Он быстро нашёл дом своих говорящих камней, почувствовав тепло, исходящее из недр горы, а когда приложил руки к каменному склону и стал ведловать, не на шутку разозлился. До камней ему было добираться добрых пятьдесят метров. Однако, осмотревшись, он увидел, что вниз уходят целых четыре извилистые трещины, и обрадовался. По прямой, то есть наискосок, под углом в сорок градусов к горизонту, от вездехода до того места, куда он забрался, было не более шестидесяти метров, но начать подмывать склон ему нужно было ниже и ближе к машине, от которой до реки не было и тридцати метров.

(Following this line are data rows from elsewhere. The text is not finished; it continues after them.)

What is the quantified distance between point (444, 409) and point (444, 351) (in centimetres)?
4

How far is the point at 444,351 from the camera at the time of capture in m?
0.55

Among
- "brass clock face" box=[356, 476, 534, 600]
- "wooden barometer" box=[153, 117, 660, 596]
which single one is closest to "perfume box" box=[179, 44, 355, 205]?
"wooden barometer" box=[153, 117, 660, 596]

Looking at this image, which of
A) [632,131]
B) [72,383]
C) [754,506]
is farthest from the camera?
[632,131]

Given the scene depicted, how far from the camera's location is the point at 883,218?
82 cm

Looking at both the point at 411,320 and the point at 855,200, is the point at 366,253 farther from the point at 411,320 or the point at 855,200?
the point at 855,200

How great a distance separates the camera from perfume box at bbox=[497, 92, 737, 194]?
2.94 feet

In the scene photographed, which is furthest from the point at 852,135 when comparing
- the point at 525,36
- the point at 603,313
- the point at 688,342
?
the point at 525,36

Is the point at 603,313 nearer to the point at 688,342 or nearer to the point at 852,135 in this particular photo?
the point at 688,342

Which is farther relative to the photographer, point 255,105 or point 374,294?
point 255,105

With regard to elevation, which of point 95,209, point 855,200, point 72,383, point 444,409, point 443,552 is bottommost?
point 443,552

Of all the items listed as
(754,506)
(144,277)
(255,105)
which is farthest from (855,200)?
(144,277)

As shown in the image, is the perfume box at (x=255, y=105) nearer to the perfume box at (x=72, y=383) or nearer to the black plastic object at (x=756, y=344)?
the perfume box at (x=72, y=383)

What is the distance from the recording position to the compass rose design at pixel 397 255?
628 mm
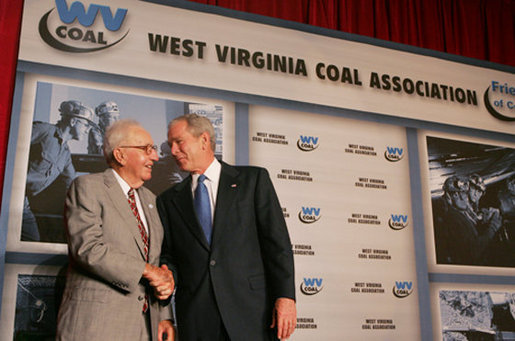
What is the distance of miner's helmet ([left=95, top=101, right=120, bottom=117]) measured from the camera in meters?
3.51

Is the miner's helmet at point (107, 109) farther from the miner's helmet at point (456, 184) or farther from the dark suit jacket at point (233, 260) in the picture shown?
the miner's helmet at point (456, 184)

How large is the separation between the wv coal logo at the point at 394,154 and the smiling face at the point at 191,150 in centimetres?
166

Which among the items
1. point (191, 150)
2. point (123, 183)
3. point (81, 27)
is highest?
point (81, 27)

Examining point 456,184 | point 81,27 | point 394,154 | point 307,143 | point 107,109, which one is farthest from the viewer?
point 456,184

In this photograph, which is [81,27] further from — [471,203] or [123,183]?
[471,203]

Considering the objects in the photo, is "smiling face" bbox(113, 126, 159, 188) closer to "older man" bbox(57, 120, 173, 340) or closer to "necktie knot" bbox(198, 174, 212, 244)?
"older man" bbox(57, 120, 173, 340)

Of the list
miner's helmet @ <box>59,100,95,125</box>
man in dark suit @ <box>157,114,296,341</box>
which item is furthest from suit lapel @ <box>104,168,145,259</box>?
miner's helmet @ <box>59,100,95,125</box>

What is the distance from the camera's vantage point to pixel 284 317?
2664 mm

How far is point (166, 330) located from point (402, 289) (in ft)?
6.34

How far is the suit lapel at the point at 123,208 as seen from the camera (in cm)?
263

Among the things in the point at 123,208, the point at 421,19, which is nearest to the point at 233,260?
the point at 123,208

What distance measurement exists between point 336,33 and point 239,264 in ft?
7.63

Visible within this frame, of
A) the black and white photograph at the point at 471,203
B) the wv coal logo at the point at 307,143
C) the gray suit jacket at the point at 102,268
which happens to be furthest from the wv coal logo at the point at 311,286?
the gray suit jacket at the point at 102,268

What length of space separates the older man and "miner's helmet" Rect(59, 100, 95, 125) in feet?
2.26
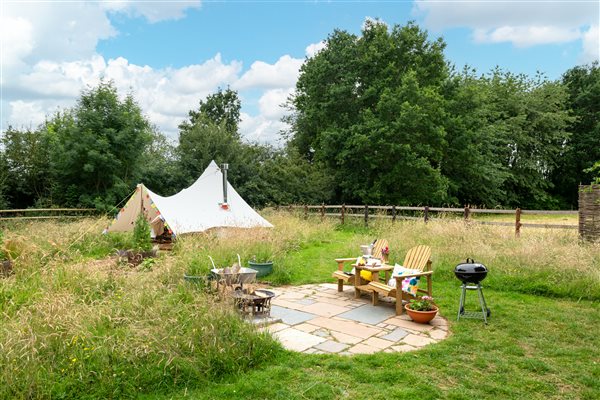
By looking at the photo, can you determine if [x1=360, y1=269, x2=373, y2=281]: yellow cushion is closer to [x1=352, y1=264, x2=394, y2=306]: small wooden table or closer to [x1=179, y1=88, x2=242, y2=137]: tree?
[x1=352, y1=264, x2=394, y2=306]: small wooden table

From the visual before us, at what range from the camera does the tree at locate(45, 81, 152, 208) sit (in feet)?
43.6

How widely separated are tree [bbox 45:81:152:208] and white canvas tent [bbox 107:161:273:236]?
3439 mm

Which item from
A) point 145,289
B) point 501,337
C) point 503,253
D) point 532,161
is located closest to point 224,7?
point 145,289

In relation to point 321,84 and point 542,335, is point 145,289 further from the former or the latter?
point 321,84

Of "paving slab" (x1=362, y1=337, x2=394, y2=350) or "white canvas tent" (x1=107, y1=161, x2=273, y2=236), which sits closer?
"paving slab" (x1=362, y1=337, x2=394, y2=350)

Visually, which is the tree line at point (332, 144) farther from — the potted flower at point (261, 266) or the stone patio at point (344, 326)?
the stone patio at point (344, 326)

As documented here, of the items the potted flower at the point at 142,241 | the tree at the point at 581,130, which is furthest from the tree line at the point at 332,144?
the potted flower at the point at 142,241

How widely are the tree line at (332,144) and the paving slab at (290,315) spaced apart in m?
10.2

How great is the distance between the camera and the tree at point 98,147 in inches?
523

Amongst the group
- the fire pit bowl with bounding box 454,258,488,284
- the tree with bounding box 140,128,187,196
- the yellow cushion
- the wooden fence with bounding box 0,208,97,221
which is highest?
the tree with bounding box 140,128,187,196

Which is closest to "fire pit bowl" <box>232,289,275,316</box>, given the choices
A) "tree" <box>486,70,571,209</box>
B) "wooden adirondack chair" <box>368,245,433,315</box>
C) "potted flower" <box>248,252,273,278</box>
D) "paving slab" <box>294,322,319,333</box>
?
"paving slab" <box>294,322,319,333</box>

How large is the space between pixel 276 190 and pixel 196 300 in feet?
43.6

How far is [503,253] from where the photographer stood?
7.08 metres

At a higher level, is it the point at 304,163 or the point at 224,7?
the point at 224,7
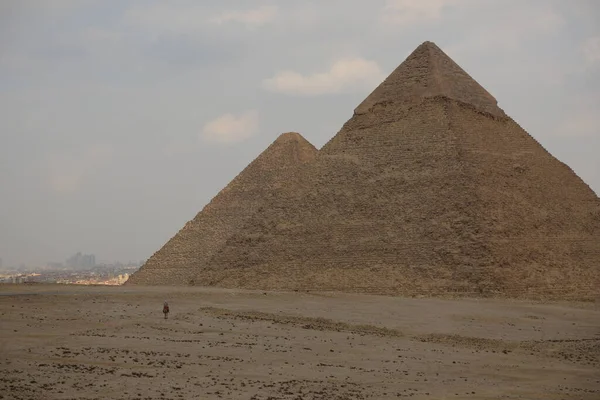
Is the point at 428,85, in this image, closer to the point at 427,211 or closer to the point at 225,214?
the point at 427,211

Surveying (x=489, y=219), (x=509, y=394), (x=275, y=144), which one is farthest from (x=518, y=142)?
(x=509, y=394)

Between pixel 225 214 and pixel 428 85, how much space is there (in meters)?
23.8

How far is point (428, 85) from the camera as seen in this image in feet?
146

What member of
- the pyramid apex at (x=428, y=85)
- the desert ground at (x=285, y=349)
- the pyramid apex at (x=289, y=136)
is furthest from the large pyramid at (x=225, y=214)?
the desert ground at (x=285, y=349)

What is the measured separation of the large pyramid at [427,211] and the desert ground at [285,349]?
5700mm

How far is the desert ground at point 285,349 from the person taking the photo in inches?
542

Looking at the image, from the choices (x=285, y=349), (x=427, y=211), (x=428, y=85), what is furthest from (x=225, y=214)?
(x=285, y=349)

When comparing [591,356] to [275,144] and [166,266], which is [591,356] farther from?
[275,144]

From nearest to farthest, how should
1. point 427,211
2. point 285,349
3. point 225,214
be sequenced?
1. point 285,349
2. point 427,211
3. point 225,214

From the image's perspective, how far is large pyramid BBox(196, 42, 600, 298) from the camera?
120 feet

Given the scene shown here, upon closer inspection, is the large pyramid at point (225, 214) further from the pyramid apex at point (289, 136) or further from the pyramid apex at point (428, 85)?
the pyramid apex at point (428, 85)

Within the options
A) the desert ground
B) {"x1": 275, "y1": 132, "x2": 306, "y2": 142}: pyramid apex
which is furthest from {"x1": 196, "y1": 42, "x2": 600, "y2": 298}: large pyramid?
{"x1": 275, "y1": 132, "x2": 306, "y2": 142}: pyramid apex

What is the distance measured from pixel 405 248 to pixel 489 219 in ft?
12.9

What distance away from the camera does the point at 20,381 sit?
13102 millimetres
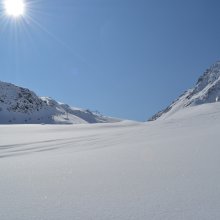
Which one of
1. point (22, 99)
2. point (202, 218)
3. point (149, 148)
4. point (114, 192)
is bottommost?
point (202, 218)

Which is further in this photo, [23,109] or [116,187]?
[23,109]

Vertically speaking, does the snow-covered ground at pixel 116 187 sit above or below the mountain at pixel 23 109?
below

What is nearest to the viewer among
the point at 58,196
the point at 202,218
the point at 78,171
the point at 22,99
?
the point at 202,218

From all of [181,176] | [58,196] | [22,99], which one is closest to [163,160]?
[181,176]

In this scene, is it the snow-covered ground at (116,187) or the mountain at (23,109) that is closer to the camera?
the snow-covered ground at (116,187)

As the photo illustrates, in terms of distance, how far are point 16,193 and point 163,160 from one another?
→ 1.65 metres

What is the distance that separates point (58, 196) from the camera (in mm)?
2346

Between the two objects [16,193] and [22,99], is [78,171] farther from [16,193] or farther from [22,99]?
[22,99]

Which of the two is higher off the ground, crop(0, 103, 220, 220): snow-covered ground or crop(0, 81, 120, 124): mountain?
crop(0, 81, 120, 124): mountain

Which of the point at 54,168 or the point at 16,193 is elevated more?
the point at 54,168

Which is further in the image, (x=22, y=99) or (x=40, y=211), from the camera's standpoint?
(x=22, y=99)

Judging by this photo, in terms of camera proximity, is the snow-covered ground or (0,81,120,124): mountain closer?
the snow-covered ground

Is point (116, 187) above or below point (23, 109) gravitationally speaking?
below

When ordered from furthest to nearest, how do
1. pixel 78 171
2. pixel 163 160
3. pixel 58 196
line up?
pixel 163 160 < pixel 78 171 < pixel 58 196
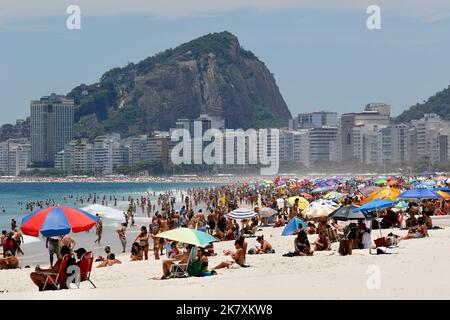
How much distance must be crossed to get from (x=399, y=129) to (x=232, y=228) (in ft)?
499

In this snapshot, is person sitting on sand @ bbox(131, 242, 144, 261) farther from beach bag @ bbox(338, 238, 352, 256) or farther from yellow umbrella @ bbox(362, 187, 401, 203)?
yellow umbrella @ bbox(362, 187, 401, 203)

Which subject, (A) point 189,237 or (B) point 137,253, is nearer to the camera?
(A) point 189,237

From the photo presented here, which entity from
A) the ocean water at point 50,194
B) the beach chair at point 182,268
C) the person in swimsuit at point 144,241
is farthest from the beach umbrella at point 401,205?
the ocean water at point 50,194

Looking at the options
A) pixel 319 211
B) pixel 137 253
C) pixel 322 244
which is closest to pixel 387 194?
pixel 319 211

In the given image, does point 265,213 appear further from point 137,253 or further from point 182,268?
point 182,268

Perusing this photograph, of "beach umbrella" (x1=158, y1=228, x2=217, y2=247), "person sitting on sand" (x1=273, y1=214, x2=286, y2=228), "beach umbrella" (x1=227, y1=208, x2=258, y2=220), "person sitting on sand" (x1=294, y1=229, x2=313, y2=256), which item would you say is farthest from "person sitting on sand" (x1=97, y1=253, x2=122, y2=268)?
"person sitting on sand" (x1=273, y1=214, x2=286, y2=228)

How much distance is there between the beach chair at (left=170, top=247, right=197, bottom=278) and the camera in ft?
44.7

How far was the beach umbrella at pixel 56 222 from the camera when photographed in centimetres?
1315

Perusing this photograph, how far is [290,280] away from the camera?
39.5 ft

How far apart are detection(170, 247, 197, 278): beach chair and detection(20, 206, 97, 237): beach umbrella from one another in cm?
153

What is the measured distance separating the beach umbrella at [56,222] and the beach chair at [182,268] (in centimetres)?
153

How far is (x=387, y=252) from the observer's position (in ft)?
51.4

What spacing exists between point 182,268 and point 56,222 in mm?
2174

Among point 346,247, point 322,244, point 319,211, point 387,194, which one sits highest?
point 387,194
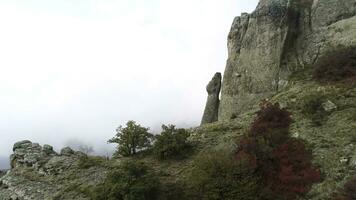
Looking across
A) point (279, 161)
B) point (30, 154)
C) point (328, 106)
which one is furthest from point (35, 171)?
point (328, 106)

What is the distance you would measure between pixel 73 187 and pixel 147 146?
22.0 ft

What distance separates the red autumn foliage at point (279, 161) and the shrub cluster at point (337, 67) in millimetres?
7824

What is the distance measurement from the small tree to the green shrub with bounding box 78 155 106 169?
175 centimetres

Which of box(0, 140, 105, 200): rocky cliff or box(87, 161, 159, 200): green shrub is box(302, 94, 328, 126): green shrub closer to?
box(87, 161, 159, 200): green shrub

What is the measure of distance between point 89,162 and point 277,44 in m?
23.6

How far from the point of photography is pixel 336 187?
21.8m

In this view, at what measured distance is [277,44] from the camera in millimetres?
42875

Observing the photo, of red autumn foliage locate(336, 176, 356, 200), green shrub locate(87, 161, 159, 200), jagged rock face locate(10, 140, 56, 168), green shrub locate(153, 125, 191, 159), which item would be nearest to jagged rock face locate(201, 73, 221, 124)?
green shrub locate(153, 125, 191, 159)

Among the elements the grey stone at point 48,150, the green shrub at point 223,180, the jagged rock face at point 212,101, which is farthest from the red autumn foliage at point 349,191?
the jagged rock face at point 212,101

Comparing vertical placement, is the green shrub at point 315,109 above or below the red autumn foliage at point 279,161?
above

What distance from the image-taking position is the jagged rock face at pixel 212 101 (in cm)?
4861

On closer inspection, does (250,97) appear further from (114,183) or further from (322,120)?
(114,183)

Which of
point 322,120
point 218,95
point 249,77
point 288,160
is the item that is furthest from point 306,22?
point 288,160

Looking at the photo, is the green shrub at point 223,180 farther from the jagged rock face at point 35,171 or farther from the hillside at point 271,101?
the jagged rock face at point 35,171
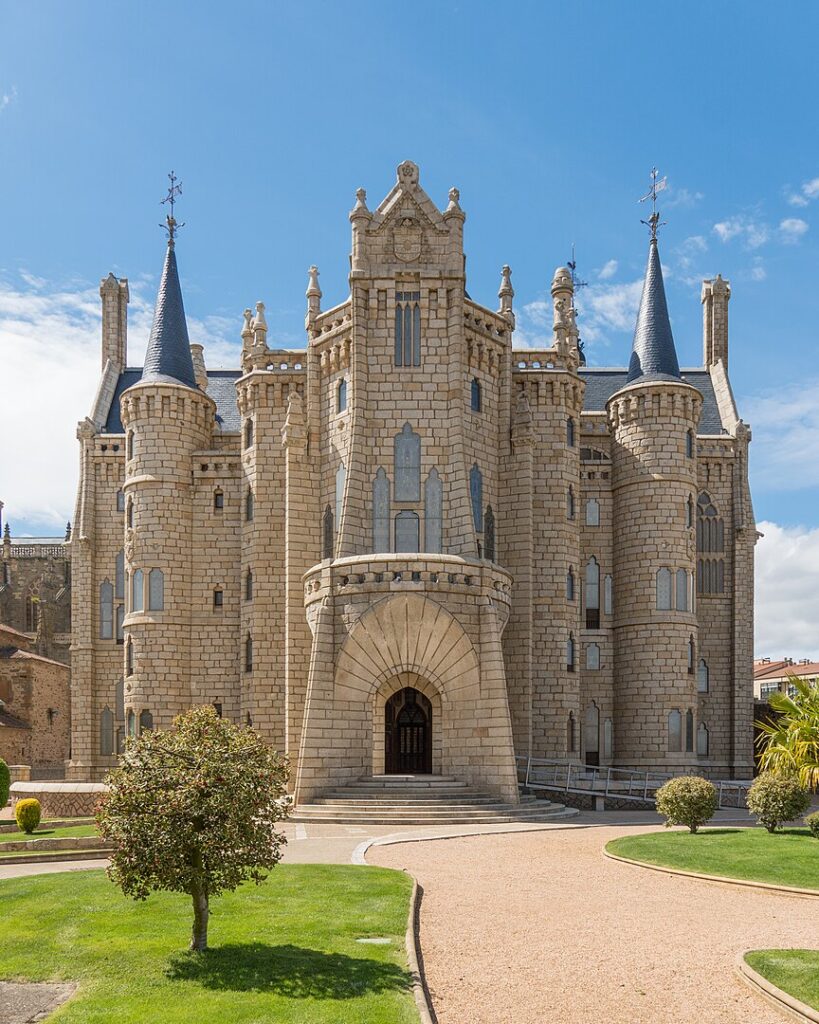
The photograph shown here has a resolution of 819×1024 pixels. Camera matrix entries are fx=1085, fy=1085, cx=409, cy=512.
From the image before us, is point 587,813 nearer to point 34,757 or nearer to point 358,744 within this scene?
point 358,744

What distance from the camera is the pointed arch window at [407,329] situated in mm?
38969

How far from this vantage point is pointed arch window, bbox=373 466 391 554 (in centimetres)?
3772

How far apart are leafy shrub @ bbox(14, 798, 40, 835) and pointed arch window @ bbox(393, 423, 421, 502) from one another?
1578cm

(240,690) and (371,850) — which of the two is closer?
(371,850)

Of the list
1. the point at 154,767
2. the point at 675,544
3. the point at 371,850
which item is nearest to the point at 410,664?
the point at 371,850

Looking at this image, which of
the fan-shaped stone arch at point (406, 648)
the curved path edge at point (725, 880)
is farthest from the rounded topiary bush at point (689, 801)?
the fan-shaped stone arch at point (406, 648)

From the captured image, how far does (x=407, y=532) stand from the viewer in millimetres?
37875

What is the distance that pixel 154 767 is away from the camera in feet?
44.0

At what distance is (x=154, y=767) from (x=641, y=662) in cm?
3275

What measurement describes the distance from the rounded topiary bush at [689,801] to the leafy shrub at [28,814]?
16108mm

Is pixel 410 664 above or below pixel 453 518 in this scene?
below

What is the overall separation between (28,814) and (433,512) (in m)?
16.6

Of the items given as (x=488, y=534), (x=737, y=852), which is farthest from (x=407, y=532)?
(x=737, y=852)

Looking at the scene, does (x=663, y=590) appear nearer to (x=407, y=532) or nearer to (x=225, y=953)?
(x=407, y=532)
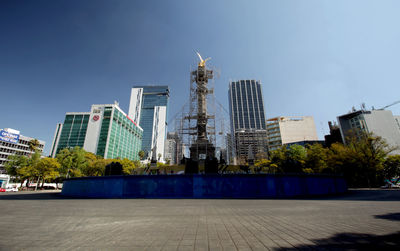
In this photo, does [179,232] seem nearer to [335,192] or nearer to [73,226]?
[73,226]

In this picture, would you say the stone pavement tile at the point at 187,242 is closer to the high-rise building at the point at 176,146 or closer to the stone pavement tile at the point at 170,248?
the stone pavement tile at the point at 170,248

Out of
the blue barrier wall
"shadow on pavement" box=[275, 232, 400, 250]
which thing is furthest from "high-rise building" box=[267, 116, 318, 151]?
"shadow on pavement" box=[275, 232, 400, 250]

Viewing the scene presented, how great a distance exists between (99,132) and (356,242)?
112m

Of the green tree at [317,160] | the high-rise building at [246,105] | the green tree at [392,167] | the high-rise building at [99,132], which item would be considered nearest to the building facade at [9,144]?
the high-rise building at [99,132]

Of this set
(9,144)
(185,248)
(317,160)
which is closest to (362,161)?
(317,160)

Митяй чуть ли не кубарем скатился вниз и тут же принялся доставать рукава из пеналов и соединять их в линию. Через полчаса он повернул ключ в замке зажигания — Игнат наотрез отказался заменять его кнопкой пуска, говоря, что у каждой Большой Шишиги должен быть хозяин с ключами от машины, — двигатель бодро зарычал, и из лафета вырвалась мощная струя воды. Митяй дал полный газ, и в ту точку, на которую он нацелился, ударило водяное копьё. Он громко сказал:
— Ничего, Мать-Земля, это не больно, все женщины через то же самое проходили. Зато потом, обещаю, больше не будет никаких скважин, взрывов и гигантских экскаваторов, и даже Данила Штурман проложит канал через степь так, как ты это сама наметила, а сейчас потерпи, милая.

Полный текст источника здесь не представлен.